No Brasil, podemos perceber um exemplo desse processo de regulação na educação sintetizado nos casos de fusões de grandes grupos educacionais, como Kroton e Anhanguera, bem como a criação do Movimento Todos pela Educação, articulado por banqueiros, empreiteiros e meios de comunicação. A educação é, portanto, nessa perspectiva, uma mercadoria que gera lucros açambarcados pela classe dominante, que define o processo de formação de crianças e jovens brasileiros, criando estratégias de difusão em torno de concepções claras de formação e, assim, convertendo pessoas em capital humano.

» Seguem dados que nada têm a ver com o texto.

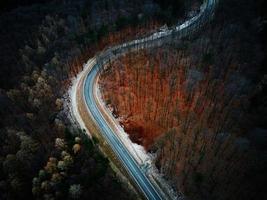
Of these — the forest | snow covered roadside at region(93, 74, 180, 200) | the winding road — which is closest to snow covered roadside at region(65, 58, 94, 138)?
the winding road

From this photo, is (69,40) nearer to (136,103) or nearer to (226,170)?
(136,103)

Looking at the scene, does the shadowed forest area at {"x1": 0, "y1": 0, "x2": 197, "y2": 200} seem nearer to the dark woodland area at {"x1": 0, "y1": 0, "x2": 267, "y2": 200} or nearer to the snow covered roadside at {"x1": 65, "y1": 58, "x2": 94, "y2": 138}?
the dark woodland area at {"x1": 0, "y1": 0, "x2": 267, "y2": 200}

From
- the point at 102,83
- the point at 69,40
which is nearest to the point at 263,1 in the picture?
the point at 102,83

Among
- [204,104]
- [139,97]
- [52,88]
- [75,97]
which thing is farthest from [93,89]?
[204,104]

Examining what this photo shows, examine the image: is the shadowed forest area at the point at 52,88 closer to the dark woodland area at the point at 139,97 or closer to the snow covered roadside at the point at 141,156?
the dark woodland area at the point at 139,97

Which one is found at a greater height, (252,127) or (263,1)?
(263,1)

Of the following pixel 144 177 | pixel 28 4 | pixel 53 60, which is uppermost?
pixel 28 4
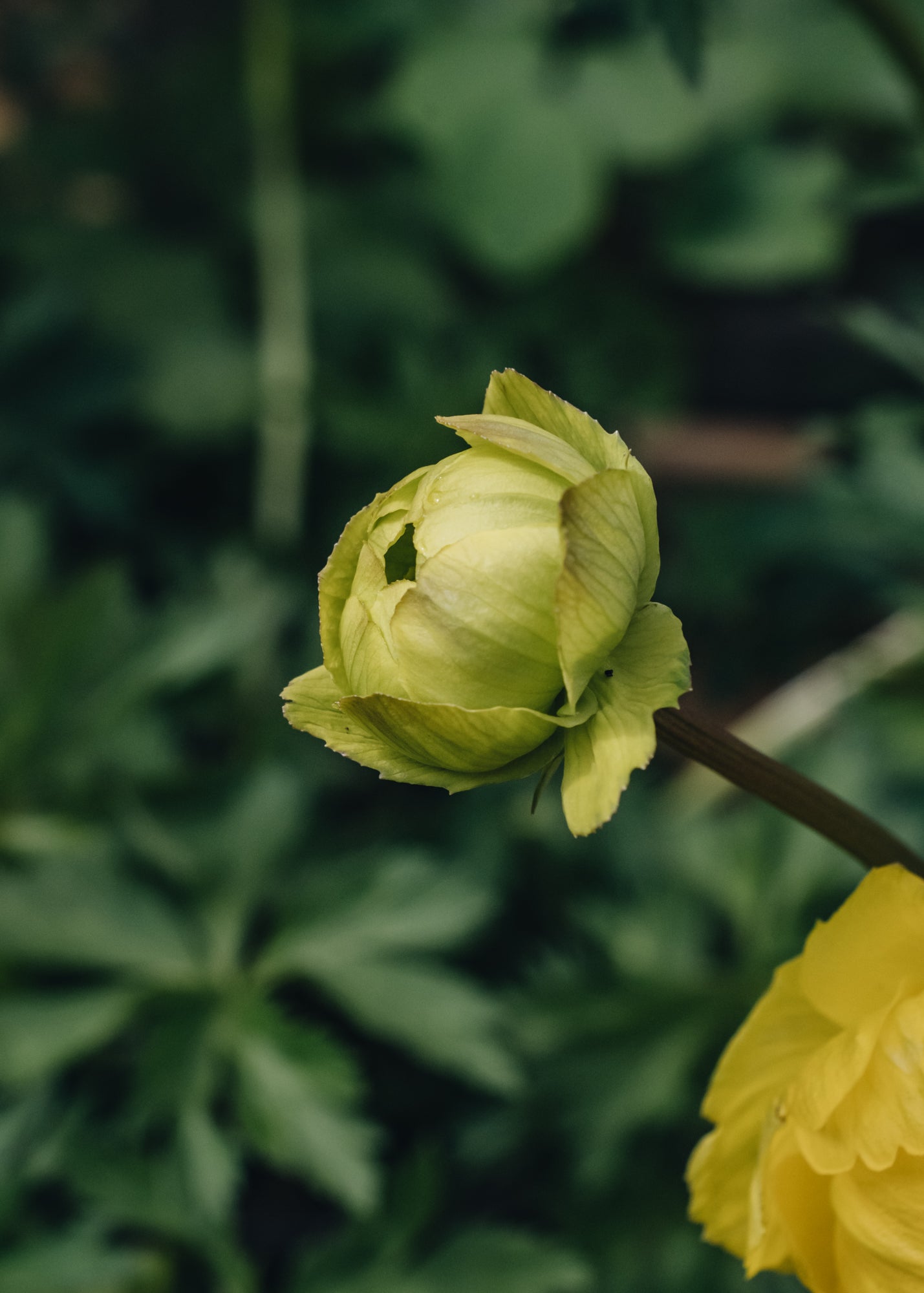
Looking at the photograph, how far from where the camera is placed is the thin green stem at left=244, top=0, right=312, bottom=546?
143cm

A organização dessa mercantilização é feita por meio de fundos de investimento, organismos de natureza financeira, por meio de fusões, nas quais organizações educacionais e faculdades são adquiridas e as intervenções são feitas por meio delas. Hoje, o ensino universitário, conta com 1,2 milhões de estudantes, número maior que o somatório de todas as universidades federais do Brasil.

O objetivo do investidor é o fundo que possibilita acumulação da taxa de lucros altíssimos, em detrimento da qualidade da Educação. Além da união do útil ao agradável, essas instituições, ao serem adquiridas, passam a implementar a lógica dos mercados, construindo organizações educacionais articuladas com editoras, softwares e, nesse processo, vão redefinindo a formação do povo brasileiro.

Nessa ótica, a formação da juventude é concebida como fator de produção, possibilitando diversas mediações pedagógicas que criam nexos com o mercado, legitimando- se através dele. Na verdade, no processo de regulação os nexos do novo espírito capitalista tornam os receptores desse tipo de formação incapazes de outra forma de existência, a não ser como mercadoria.